The two-phase logic from classical SPC carries over. Phase 1 is the design phase: the calibration set is screened for outliers, the limits are computed, and the model is locked. Phase 2 is the routine monitoring phase: new spectra are projected, the two statistics are computed, and the chart is read.

Contribution plots

A T-squared or Q-residual flag tells the operator something has changed but not what changed. Contribution plots fill that gap. Each statistic can be decomposed into contributions from individual wavelength channels: for Q-residual the decomposition is exact, for T-squared it follows the form set out by Westerhuis, Gurden, and Smilde in 2000. The plot shows which channels drove the alarm, and a chemist who knows the spectrum can usually identify the underlying change - a new impurity band, a shift in particle scattering, a calibration lamp drift in the instrument itself.

Contribution plots are diagnostic, not confirmatory. A spike at a wavelength known to belong to an analyte band is suggestive, but the only way to confirm a concentration excursion is to predict the concentration with a separate PLS model and compare against specification. Conflating the descriptive MSPC layer with the predictive PLS layer is one of the failure modes covered in our PCA vs PLS piece.

Batch processes

The Nomikos and MacGregor extension of 1994 generalises MSPC to batch processes, where each batch produces a time-resolved tensor of spectra rather than a single observation. The tensor is unfolded into a two-dimensional matrix and a multiway PCA model is built. T-squared and Q-residual statistics for the batch as a whole, and for the batch’s evolution against an in-control trajectory, follow the same logic.
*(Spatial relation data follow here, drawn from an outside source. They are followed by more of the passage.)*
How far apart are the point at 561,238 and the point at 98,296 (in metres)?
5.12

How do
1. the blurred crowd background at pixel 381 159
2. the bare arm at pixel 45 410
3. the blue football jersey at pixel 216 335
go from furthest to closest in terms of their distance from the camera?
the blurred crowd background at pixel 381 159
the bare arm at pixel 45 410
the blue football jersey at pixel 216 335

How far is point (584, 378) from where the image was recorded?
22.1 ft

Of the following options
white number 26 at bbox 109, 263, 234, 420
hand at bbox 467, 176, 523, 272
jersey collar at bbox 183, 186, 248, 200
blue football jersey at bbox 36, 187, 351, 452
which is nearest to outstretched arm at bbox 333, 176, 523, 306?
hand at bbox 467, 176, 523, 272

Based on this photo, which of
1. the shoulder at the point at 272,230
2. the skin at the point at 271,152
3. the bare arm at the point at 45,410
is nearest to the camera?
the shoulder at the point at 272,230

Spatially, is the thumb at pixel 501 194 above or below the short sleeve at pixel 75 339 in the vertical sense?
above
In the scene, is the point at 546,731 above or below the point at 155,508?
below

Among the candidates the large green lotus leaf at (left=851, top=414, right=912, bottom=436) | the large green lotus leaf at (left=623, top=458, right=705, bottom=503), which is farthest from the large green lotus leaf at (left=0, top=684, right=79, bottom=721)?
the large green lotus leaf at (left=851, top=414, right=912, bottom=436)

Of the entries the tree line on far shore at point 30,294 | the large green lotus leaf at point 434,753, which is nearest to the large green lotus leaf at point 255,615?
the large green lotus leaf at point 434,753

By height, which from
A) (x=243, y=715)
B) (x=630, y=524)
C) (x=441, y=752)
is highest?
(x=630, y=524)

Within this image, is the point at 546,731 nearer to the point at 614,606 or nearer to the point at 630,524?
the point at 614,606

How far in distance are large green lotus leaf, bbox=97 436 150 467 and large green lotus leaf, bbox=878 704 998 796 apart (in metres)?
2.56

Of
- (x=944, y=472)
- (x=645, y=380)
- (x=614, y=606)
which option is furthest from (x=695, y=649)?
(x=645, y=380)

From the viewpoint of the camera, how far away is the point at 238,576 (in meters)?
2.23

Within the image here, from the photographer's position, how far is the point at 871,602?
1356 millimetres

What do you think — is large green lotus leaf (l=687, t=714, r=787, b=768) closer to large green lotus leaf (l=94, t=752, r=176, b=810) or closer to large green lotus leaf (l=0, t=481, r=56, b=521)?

Batch MSPC underpins most pharmaceutical fermentation and crystallisation monitoring sold today, and the implementations differ in detail but not in mechanics.

Regulatory framing

For pharmaceutical operators, MSPC sits inside the chemometric procedures that ICH Q14 expects to see described in the lifecycle file, and USP general chapter on chemometrics treats T-squared and Q-residual as standard tools without prescribing the algorithm. ASTM E2891 is the most prescriptive document; it sets out, in language inspectors recognise, what an MSPC implementation in pharmaceutical development and manufacturing should document. The standard does not require MSPC, but it provides the vocabulary an inspector will use.

The contrast with univariate SPC is worth stating clearly. Univariate charts are not banned in spectroscopy. They are simply blind to the bulk of the information the spectrum carries. A facility that runs only univariate charts on a multivariate measurement is, in inspection terms, leaving most of its data on the table.

What MSPC does not do

MSPC monitors the spectrum, not the chemistry directly. It will flag a change in spectral space whether or not the change corresponds to a release-relevant attribute. A solvent swap upstream may produce a strong T-squared signal and no change in tablet potency; a slow drift in active concentration may stay within historical T-squared and Q-residual limits while sliding through specification. The decision logic is therefore two-track: MSPC for spectral-space surveillance, PLS or its equivalents for the predicted attribute. Both layers run together; neither replaces the other.

Closing

T-squared and Q-residual are not new, not glamorous, and not optional in a properly instrumented PAT installation. They are the layer that tells an operator the spectrum no longer looks like one the predictive model was trained on - which is the only honest warning the analyser can give before the predicted value becomes untrustworthy. The chemometric literature has spent thirty years refining how to read the two statistics, but the statistics themselves have not moved. If a process monitor does not compute them, the first task is to add them; everything else is downstream of that.